Even I'm better than that, me the scrawny, me the timid, me the scared--even I am better than your just following the herd and going up there and fading the fuck away, what are you, nuts?, man are you really that idiotic? Like some movie you love that's aging and fading and getting tears in it and blotches and scratches. No, Davey, you want my dick in your mouth. You want to find me there with you in the morning. You want the almost being caught and then the being caught and you turned it on its head and we laughed our asses off.
And Dave said, get dressed. And Dave said, the bus leaves in an hour. And Dave started putting on his clothes over his rococo skin that was burnished with fever and sex and being that was so powerful, I felt literally soaked in him. I was awash in Dave. I understood him totally, cell for cell. I understood and the understanding took root under my top right rib and tore the rib in half and burst through my chest like a huge magnificent bloody thorn with a million stobs on it and I screamed, cause I knew how he was, I knew Dave, I was Dave. My heart was stopping. It would take forever to stop for good. I could not breathe.

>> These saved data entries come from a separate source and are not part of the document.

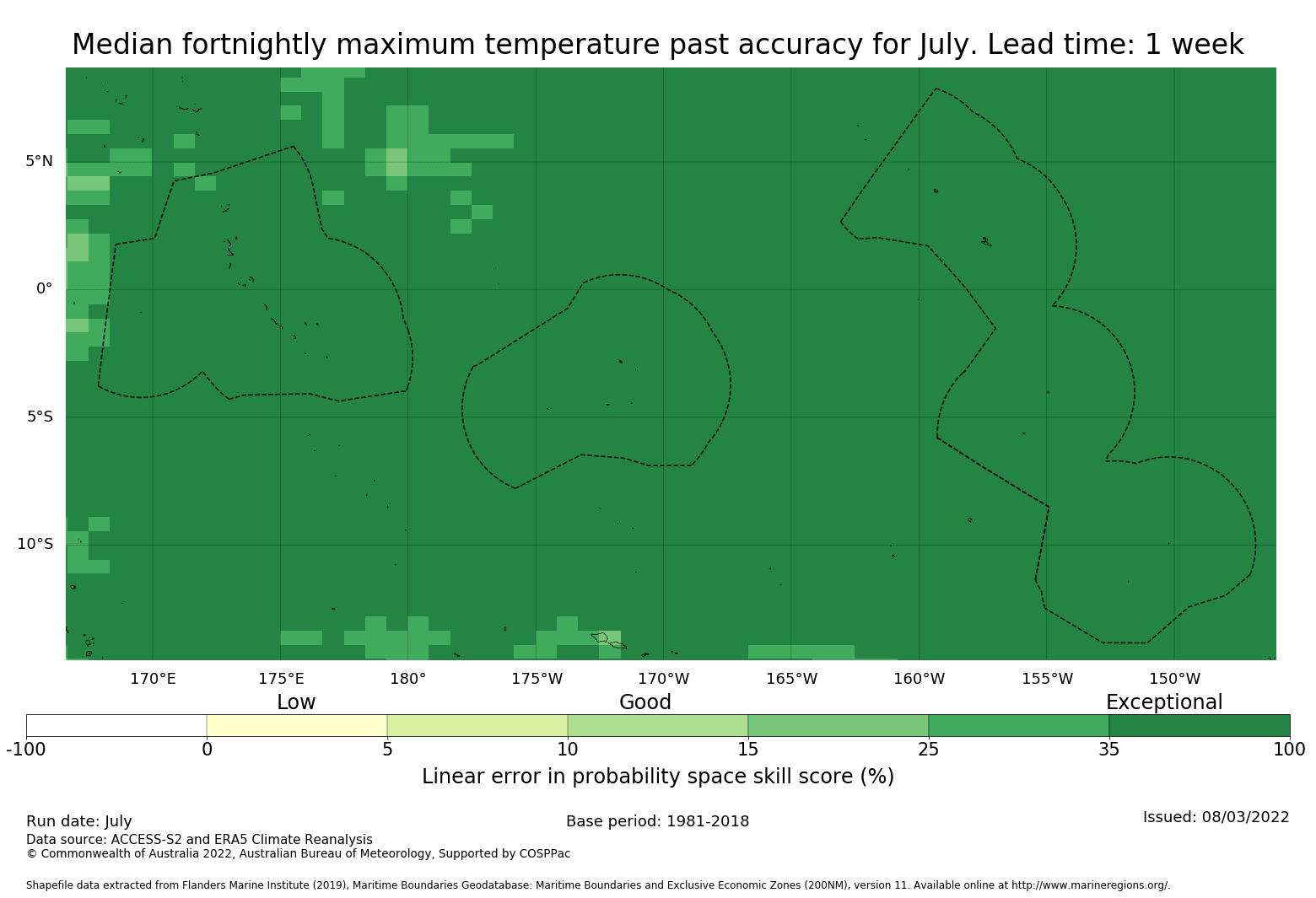 Median fortnightly maximum temperature past accuracy for July. Lead time: 1 week

5°N
0°
5°S
10°S

170°E 175°E 180° 175°W 170°W 165°W 160°W 155°W 150°W

Low
Good
Exceptional

-100 0 5 10 15 25 35 100

Linear error in probability space skill score (%)

Run date: July
Base period: 1981-2018
Issued: 08/03/2022
Data source: ACCESS-S2 and ERA5 Climate Reanalysis
© Commonwealth of Australia 2022, Australian Bureau of Meteorology, Supported by COSPPac

Shapefile data extracted from Flanders Marine Institute (2019), Maritime Boundaries Geodatabase: Maritime Boundaries and Exclusive Economic Zones (200NM), version 11. Available online at http://www.marineregions.org/.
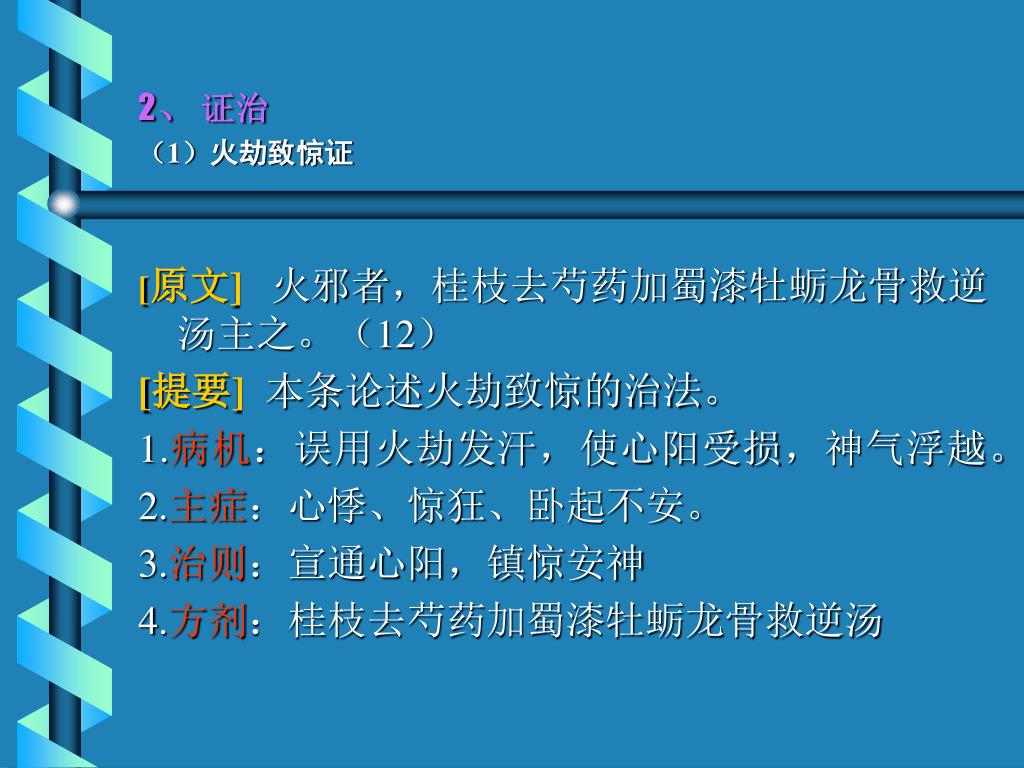 2、证治
（1）火劫致惊证

[原文] 火邪者，桂枝去芍药加蜀漆牡蛎龙骨救逆汤主之。（12）

[提要] 本条论述火劫致惊的治法。

1.病机：误用火劫发汗，使心阳受损，神气浮越。

2.主症：心悸、惊狂、卧起不安。

3.治则：宣通心阳，镇惊安神

4.方剂：桂枝去芍药加蜀漆牡蛎龙骨救逆汤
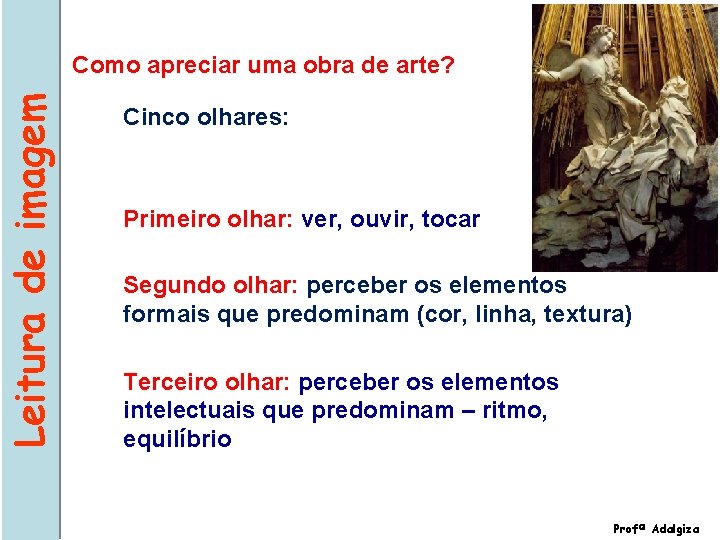 Leitura de imagem

Como apreciar uma obra de arte?

Cinco olhares:

Primeiro olhar: ver, ouvir, tocar

Segundo olhar: perceber os elementos formais que predominam (cor, linha, textura)

Terceiro olhar: perceber os elementos intelectuais que predominam – ritmo, equilíbrio

Profª Adalgiza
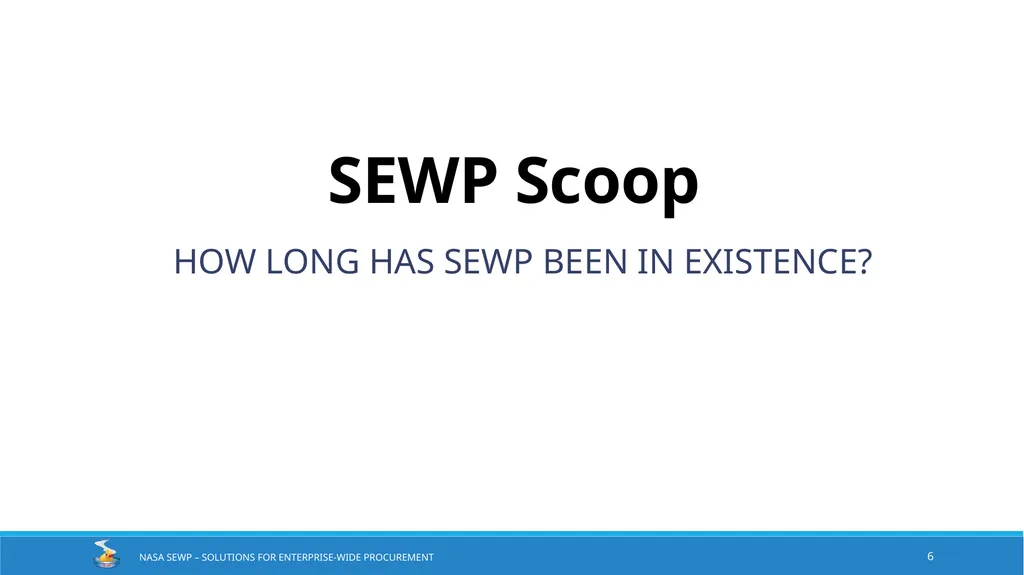 SEWP Scoop

HOW LONG HAS SEWP BEEN IN EXISTENCE?

NASA SEWP – SOLUTIONS FOR ENTERPRISE-WIDE PROCUREMENT

6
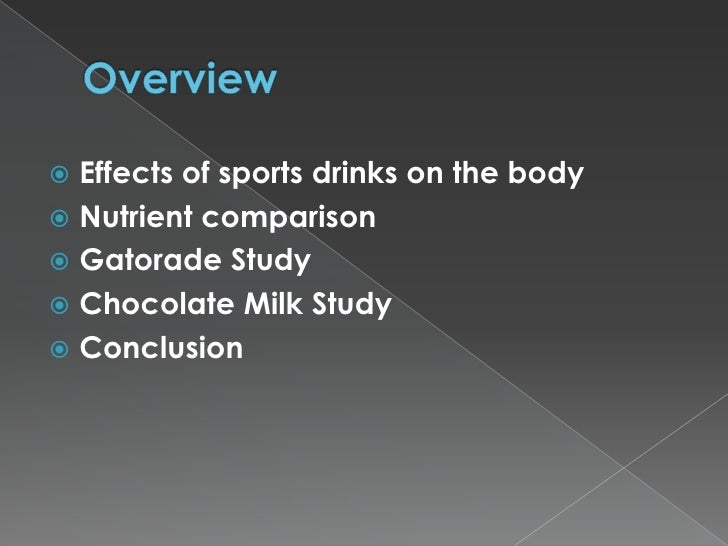 Overview

- Effects of sports drinks on the body
- Nutrient comparison
- Gatorade Study
- Chocolate Milk Study
- Conclusion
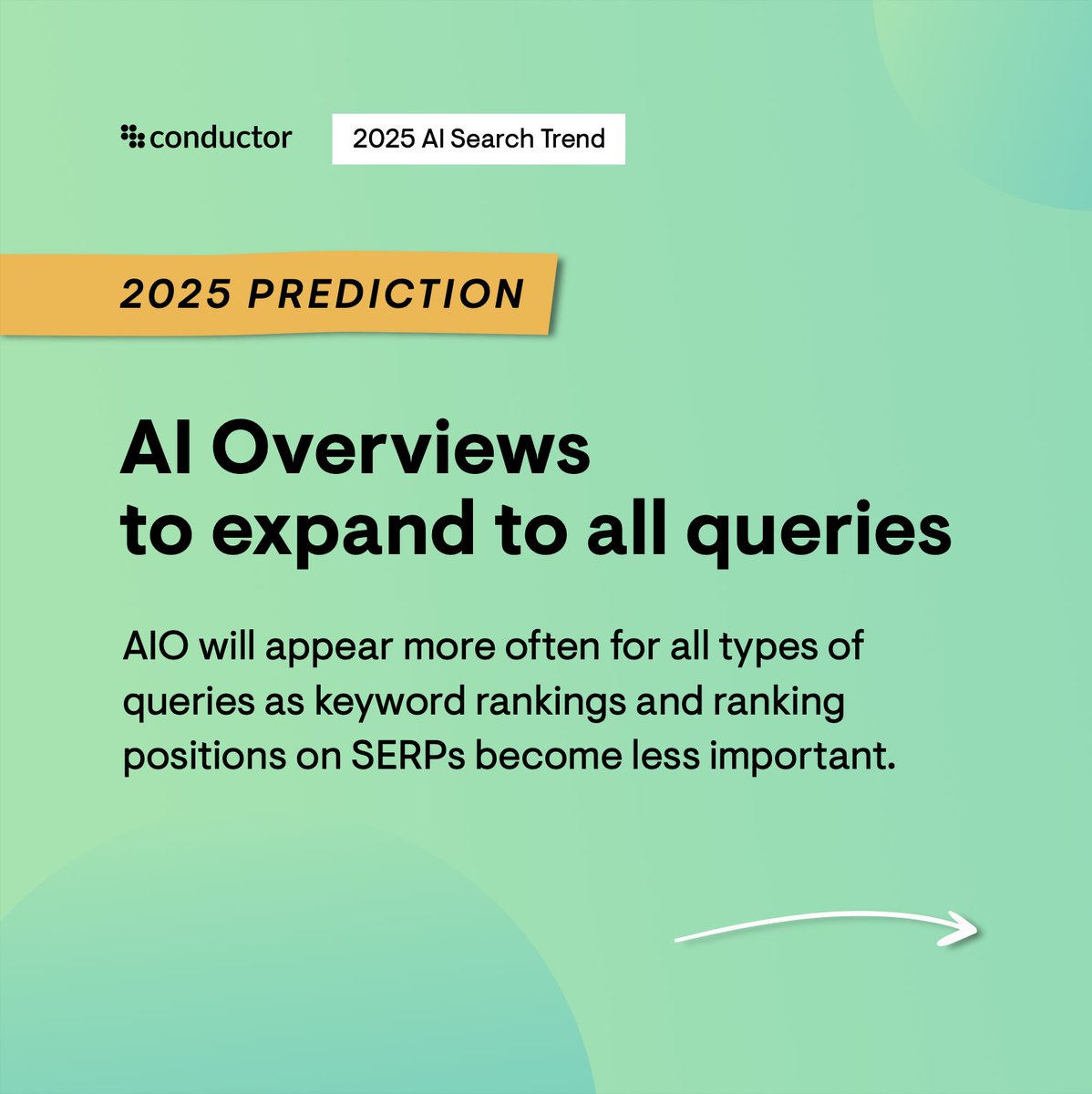 conductor

2025 AI Search Trend

2025 PREDICTION

AI Overviews to expand to all queries

AIO will appear more often for all types of queries as keyword rankings and ranking positions on SERPs become less important.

Dave held me. My body was with like the ague. He asked if I was okay. He had that gentle look in his lips he got sometimes, and his obsidian eyes went deep, only this time my puny green ones went deeper. Dave, I breathed hard, to get the words out, to make sure this time I didn't do it, as maybe I had in the past--I said, get out of here, Dave, get away from this haunted boy, get out now, I'll smother you, I won't go to tomorrow anymore; it's yours; it's yours.
Dave was saying he would call 911. I stopped him and the cell dropped to the floor of his bedroom, the summer sun hot and yellow and heavy as gold chains coming in and dropping hard on us--get the fuck out of here, come on. I'm okay. Go, dammit. He had a bus to catch. I lay on his bed limply. I scared him. I could have at that moment have said stay and he would for as long as I wanted. But I saw what would happen. I saw what love so strong, so out of control could conjure. I tried to dress. Dave, very carefully, very slowly, dressed me. I said as he knelt by me, if you don't get out---
And my words were not pleading, but cold, his kind of coldness when his back was against the walls and he didn't want to use his jackknife, so he understood and kept asking, are you sure? Are you sure? I said, get the damn suitcase and go fuckit go.
And when it was over, when the bus left, when Dave left me for tomorrow, I finally turned and walked into yesterday, where the ghost of Dave lived, where he would stay young forever, where I would grow older and older, and he more and more vague, until he was a tentative pencil sketch, falling apart at the seams, then drifting off to clouds of snow and cold and forever remorse. He would not kill me back there, as my love for him would have killed him, had he stayed.
But oh god I wish he would. Oh god I wish he would.
And this is to Dave, running through all his tomorrows up there, from his friend, Jimmy, in all our memories back here, saying I love you. And saying, as in prayer, come home, Dave, please come home. It's not right in the ghost stories--the ghost is not a dead person's spirit. The ghost is as he has always been. A rememberer. And a very willing, this time, savior of a once-friend.
Come over for coffee some morning. I'll tell you about it. That is, if you don't already know the cost of being in the middle of all your tomorrows. The terrible, terrible costs.